Empowerment as Exclusion
I’ve seen this play out in 5 different companies over the last 15 years. The most ‘progressive’ ones were almost always the most toxic behind the scenes. They used the language of empowerment to mask the reality of exclusion. They spoke of ‘radical transparency’ while making the most important decisions in 5-minute whispers in the hallway. They touted ‘unlimited PTO’ that no one felt safe taking because there was no manager to officially approve it, leaving it to the ‘judgment of the team’-which is just code for ‘whoever feels the most guilty stays at their desk.’
[The absence of a chart is the presence of a ghost.]

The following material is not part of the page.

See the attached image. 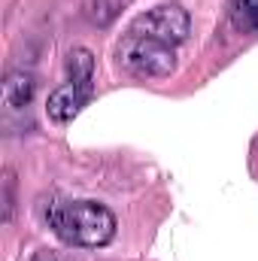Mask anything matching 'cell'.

I’m not saying we should go back to the soul-crushing bureaucracy of the 1955 corporate world. I’m saying we need to be honest about how humans actually interact. We are hierarchical creatures. Even in a group of 5 friends picking a movie, a hierarchy emerges. One person is the cinephile, one is the one who pays for the streaming service, one is the one who just wants to go to sleep. Acknowledging this isn’t ‘corporate’; it’s ‘human.’ When we acknowledge the hierarchy, we can regulate it. We can put guardrails around it. We can make sure it’s based on expertise and merit rather than who has the most ‘likes’ on the internal social feed.
The Blueprint for Integrity
I’m still thinking about that elevator. When the technician finally arrived-roughly 35 minutes after I first got stuck-the first thing he did was check the schematic. He didn’t ask the elevator how it ‘felt’ about the situation. He didn’t hold a town hall with the cables. He looked at the blueprint to see where the power was supposed to go and where it had been cut off. He used the structure to find the fault. In a flat organization, when things go wrong, there is no blueprint. There is only a series of awkward meetings where everyone looks at their shoes and hopes the ‘vibe’ improves by Monday.
Path to Clarity Progress
78% Visible
If you find yourself in one of these ‘structureless’ paradises, I have a piece of advice that costs exactly $0 but might save you 5 years of frustration: Look for the ‘shadow bosses.’ They are the ones who don’t have the titles but have all the influence. They are the ones the actual founders check in with before making a move. Once you identify them, ask yourself if you’re willing to play the social games required to stay in their good graces. If the answer is no, then you aren’t in a flat organization; you’re just a guest in someone else’s private club, and they can revoke your membership the moment you stop being ‘fun.’
Demand the Frame
We deserve organizations that are as sturdy and transparent as a precision weld. We deserve to know who is responsible for what, who we can go to for help, and who is accountable when the elevator stops moving. Pretending the hierarchy doesn’t exist doesn’t make us more free; it just makes us more lost. It’s time to stop the ‘ninja’ nonsense and start building structures that can actually hold the weight of the work we’re trying to do. After all, if you can’t see the beams, how do you know the whole thing isn’t about to come crashing down on your head?
Are you currently guessing who your boss is, or do you have the courage to ask for a map?